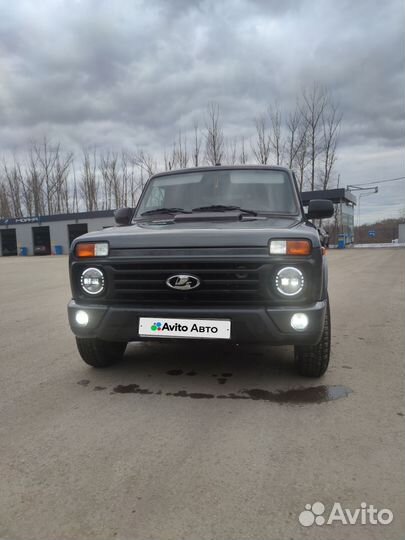 LADA 4x4 (Нива) 1.7 МТ, 2020, 46 000 км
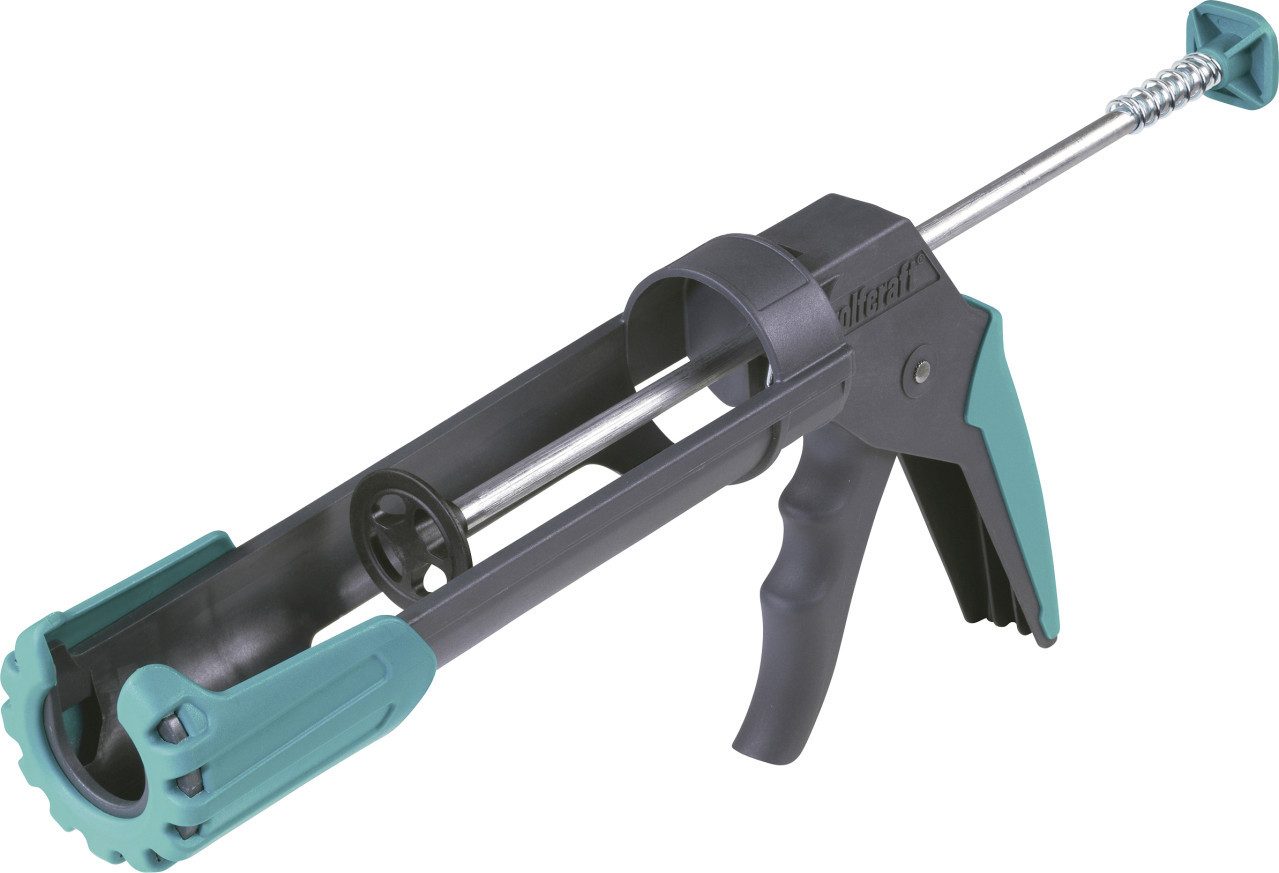 Wolfcraft Kartuschentülle Wolfcraft Kartuschenpresse 1 MG 200 mechanisch, Glas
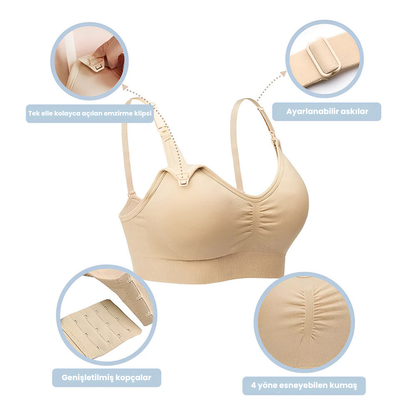 Bambora Emzirme Sütyeni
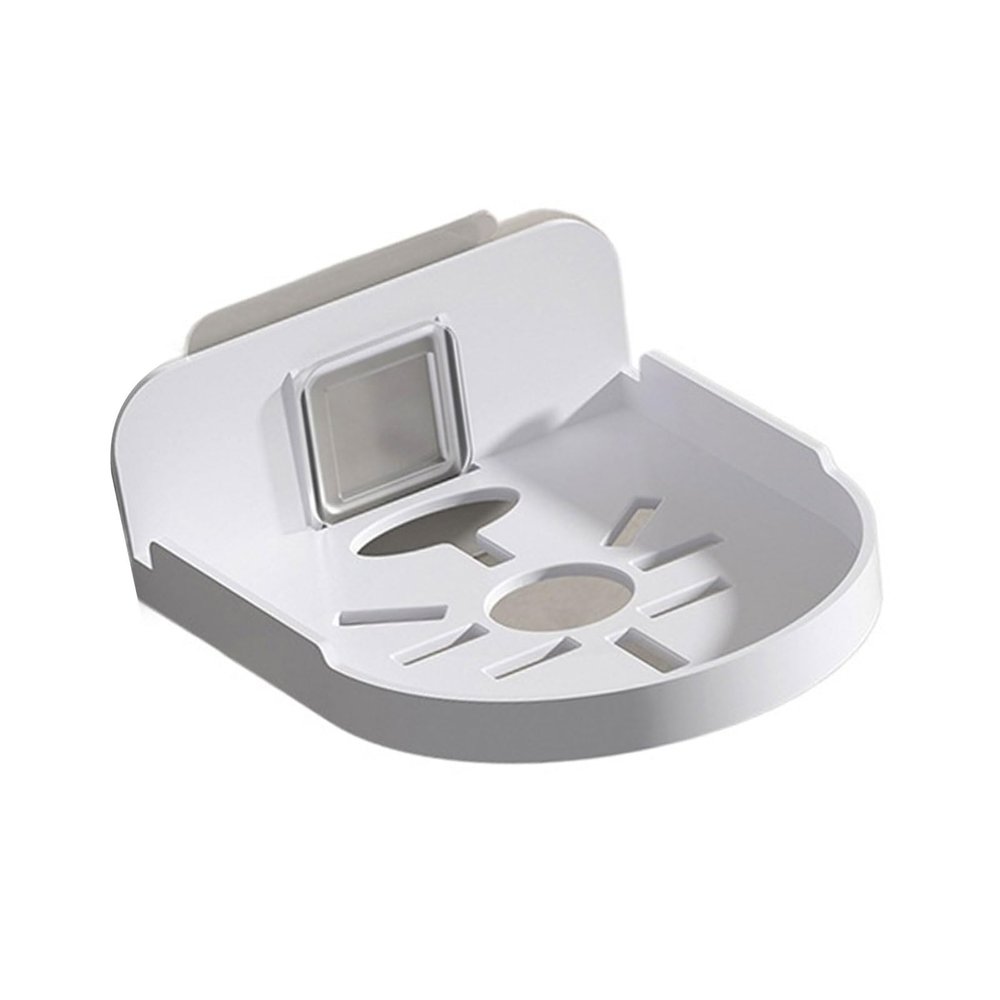 Adhesive Wall Mount Surveillances Camera Stand Household Shelf Security Cameras Bracket Holder for Home Shelf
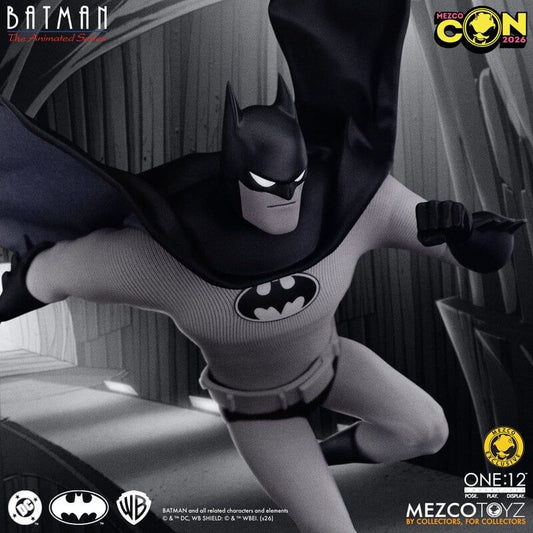 Mezco One:12 Batman: The Animated Series - Noir Edition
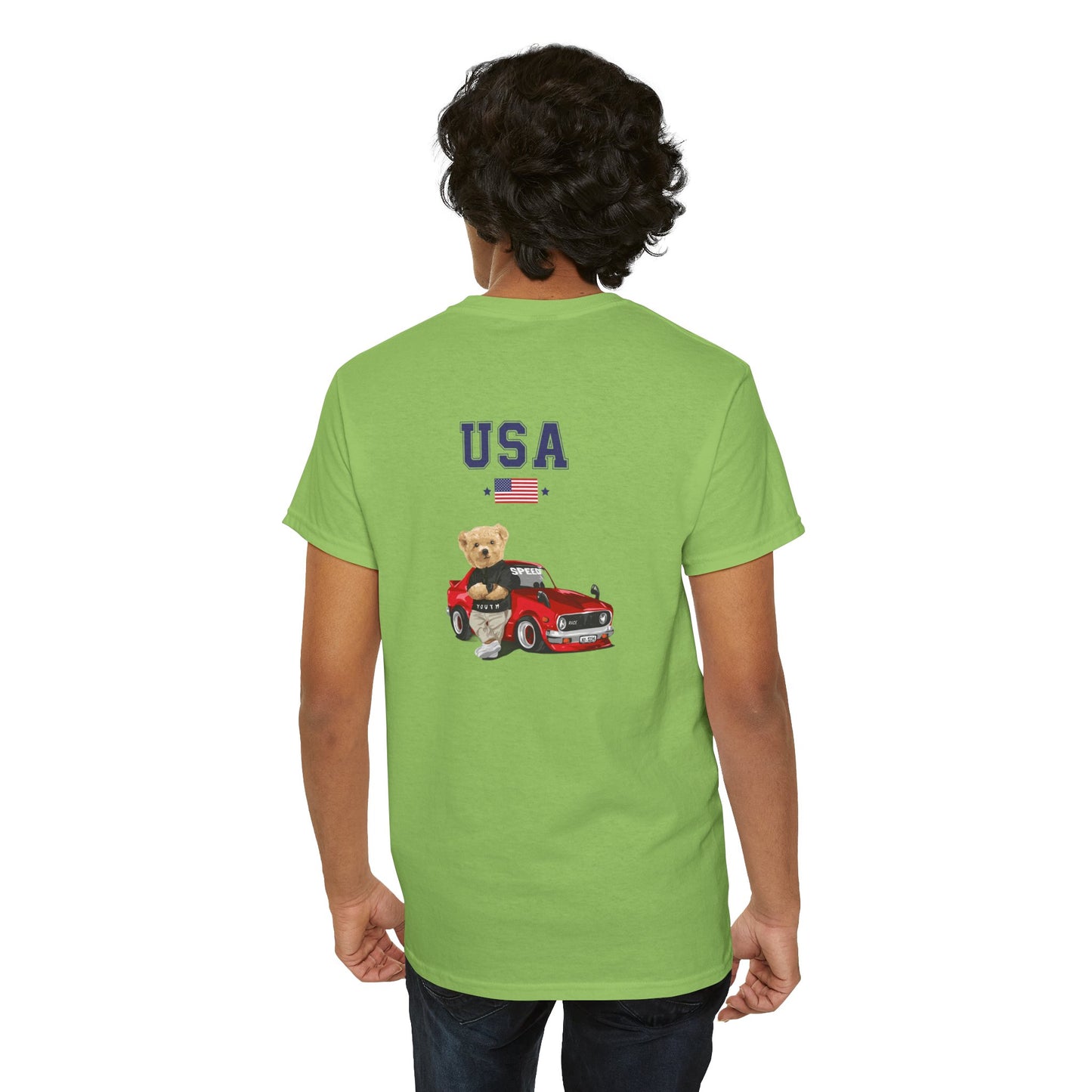 Princess Grace  TEAM USA  Unisex Heavy Cotton Tee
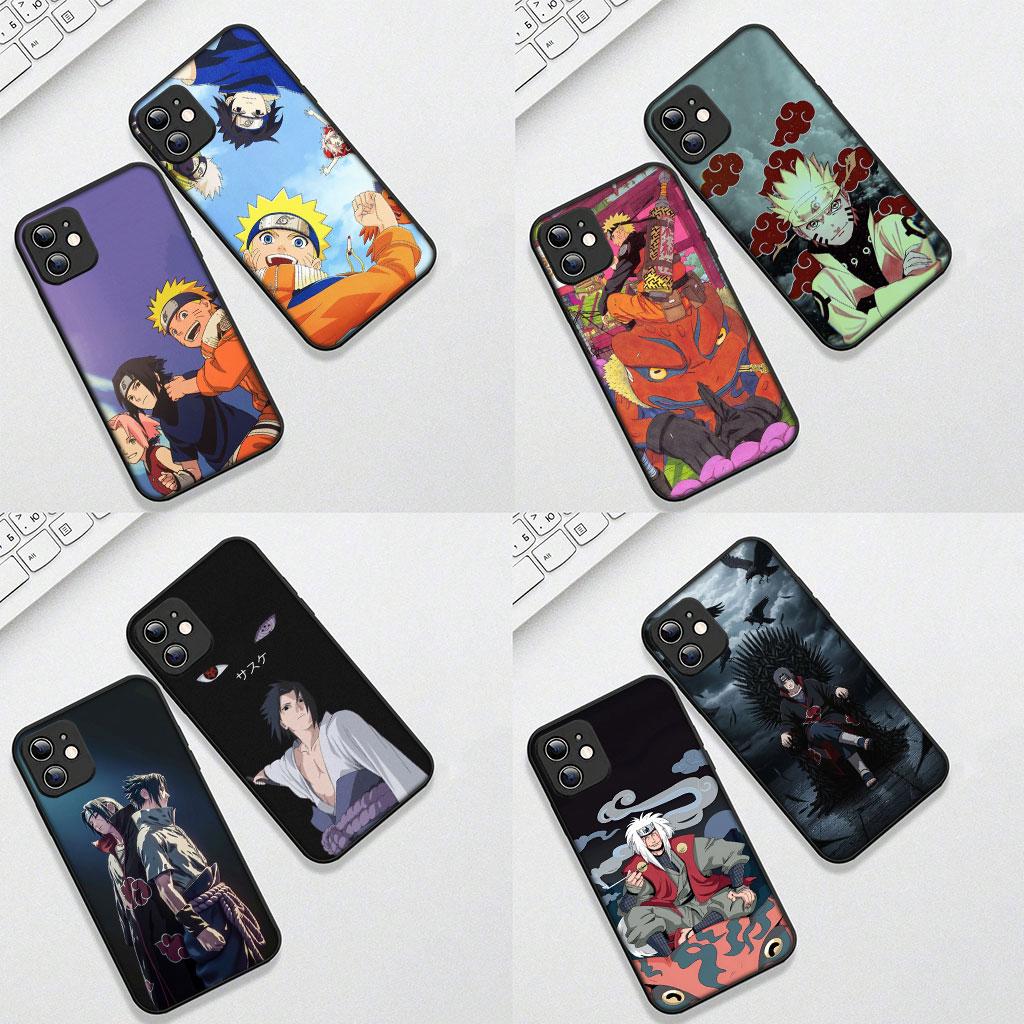Narutos Jiraiya Itachi Uchiha Sasuke Casing Phone Cover for Huawei P30 P20 Mate 20 Lite Pro Y7 Y6P Y7A 2019 Nova 5T 3I Case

§ §

Word for word, copy the lines from the one with "Bambora Emzirme Sütyeni" through the end of the entries above, and do not include any picture.

 Bambora Emzirme Sütyeni
 Adhesive Wall Mount Surveillances Camera Stand Household Shelf Security Cameras Bracket Holder for Home Shelf
 Mezco One:12 Batman: The Animated Series - Noir Edition
 Princess Grace  TEAM USA  Unisex Heavy Cotton Tee
Narutos Jiraiya Itachi Uchiha Sasuke Casing Phone Cover for Huawei P30 P20 Mate 20 Lite Pro Y7 Y6P Y7A 2019 Nova 5T 3I Case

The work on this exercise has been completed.